Finding the tangent line that intersects a quartic at two points. I'm trying to find a straightforward calc solution to this question. I found an algebraic solution but I don't think it's the quickest way to do it. Thanks in advance!
Find the linear function $g(x)=mx+b$ whose graph is tangent to the graph of $f(x)=x^4-6x^3+13x^2-10x+7$ at two points.
Here's my algebraic solution: Let $(x_1,f(x_1))$ and $(x_2,f(x_2))$ be the points where $g(x)$ is tangent to $f(x)$. Let's form the function $h(x)=f(x)−g(x)$, so $h(x)=x^4−6x^3+13x^2−(10+m)x+7−b$. The zeros of $h(x)$ are $x=x_1$ and $x=x_2$and we also know that $h(x)≥0$ for all $x$. What's nice is that $h(x)$ can also be written as $h(x)=(x−x_1)^2(x−x_2)^2$. We can expand this to get $h(x)=x^4−2(x_1+x_2)x^3+(x^2_1+4x_1x_2+x^2_2)x^2−2(x^2_1x_2+x_1x^2_2)x+x^2_1x^2_2$. By comparing the two forms of $h(x)$ we can get that $x_1=1$ and $x_2=2$ (or vice versa) and therefore $m=2$ and $b=3$. I want to see a calc solution since this question appeared on a calc test.
 A: Let $h(x)=f(x)-g(x)$ be the distance between the functions. Note that $h(x)$ is a monic quartic polynomial.
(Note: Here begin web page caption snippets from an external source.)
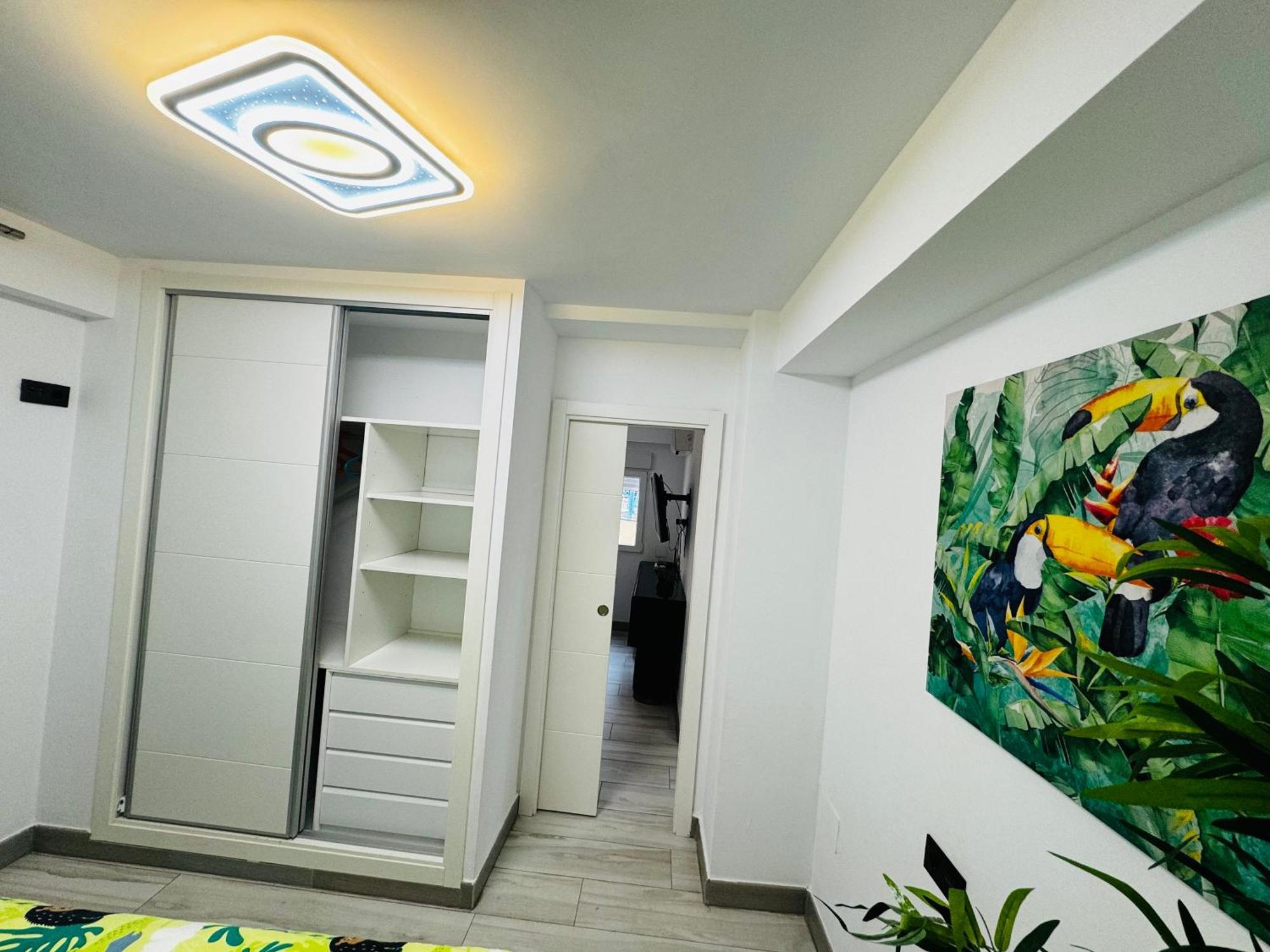 Apartamento Fabrynne Beach Málaga Eksteriør billede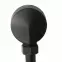 Kabina prysznicowa półokrągła Elize 80x80x200 black,9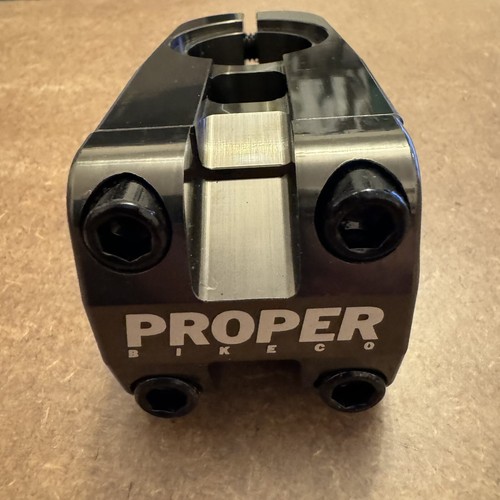 MUY RARO DESCONTINUADO Proper Bike Co Microlite Carga Frontal Potencia BMX - ED Gris - Imagen 2 de 5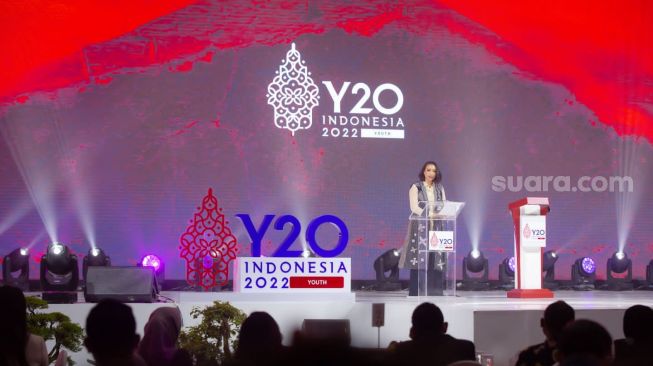 KTT Y20 Ditutup dengan Penyerahan Communiqu ke Presiden Joko Widodo
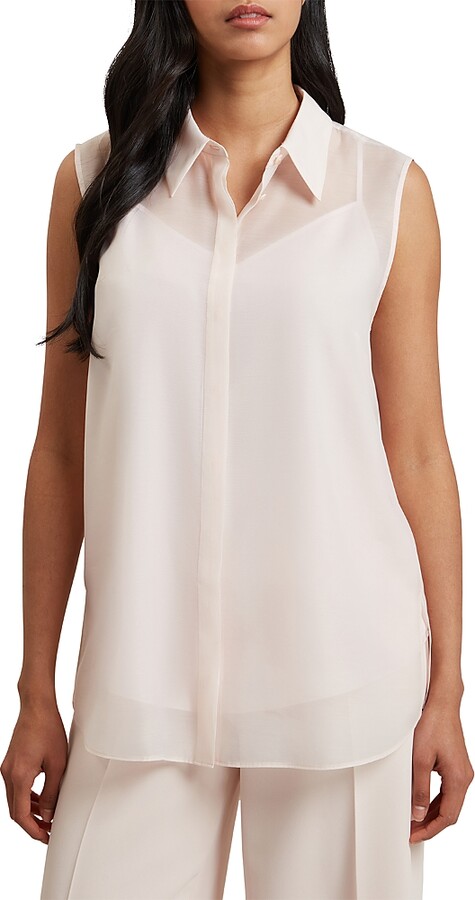 Ted Baker Norella Organza Shirt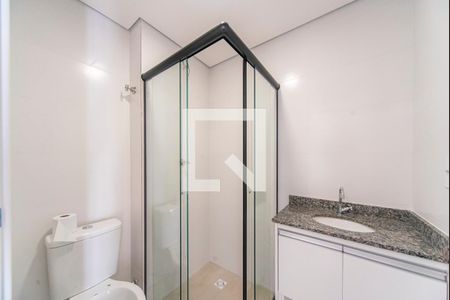 Banheiro  de apartamento para alugar com 2 quartos, 41m² em Vila Eldizia, Santo André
If the tangent line $g(x)$ intersects the graph of $f(x)$ at $x=c$ and $x=d$, then $h(x)$ must vanish $x=c$ and $x=d$, so the monomials $x-c$ and $x-d$ divide $h(x)$.
Additionally, since the derivatives of $f(x)$ and $g(x)$ match at $x=c$ and $x=d$, the derivative of $h'(x)$ must vanish there as well. This means $h(x)$ must be divisible by at least $(x-c)^2$ and $(x-d)^2$. The only such monic quartic is $h(x)=(x-c)^2(x-d)^2$.
Thus we are seeking $c$ and $d$ such that 
$$(x-c)^2(x-d)^2=x^4-2(c+d)x^3+(c^2+d^2-4cd)x^2-2(cd^2+c^2d)x+c^2d^2\\=x^4-6x^3+13x^2-10x+7-(mx+b)$$
So from the cubic term we have $c+d=3$, and the quadratic term gives $c^2+d^2-4cd=13.$ Substitution yields a quadratic with solutions $c=1,2$. Then $12=m+10$ so $m=2$, and $7-b=4$ so $b=3.$ Thus $g(x) = 2x+3.$
A: One solution is a variation on the familiar concept of completing the square.
You have $f(x)=x^4-6x^3+13x^2-10x+7$ and you are seeking a linear function $g(x)=mx+b$ such that the difference $f(x)-g(x)$ has a pair of doubly degenerate zeroes.  That makes the difference a squared quantity:
$f(x)-g(x)=x^4-6x^3+13x^2-(m+10)x+(7-b)=(x^2+a_1x+a_0)^2$
Now just expand the square and equate terms of like degree, back substituting previously determined quantities in each case.  The solution practically jumps out at you with no resistance:
Degree 4:  $1=1$ of course
Degree 3: $2a_1=-6$, thus $a_1=-3$
Degree 2:  $2a_0+(a_1)^2=13$, thus $a_0=2$
Degree 1:  $2a_0a_1=-(m+10)$, thus $m=2$
Degree 0:  $(a_0)^2=7-b$, thus $b=3$
So $g(x)=mx+b=2x+3$.
In general you expect real values for all the parameters when you put in a real quartic function.  But the points of tangency could have imaginary coordinates.  Here they exist in the real plane because the squared quantity, $(x^2+a_1x+a_0)^2$, has real zeroes.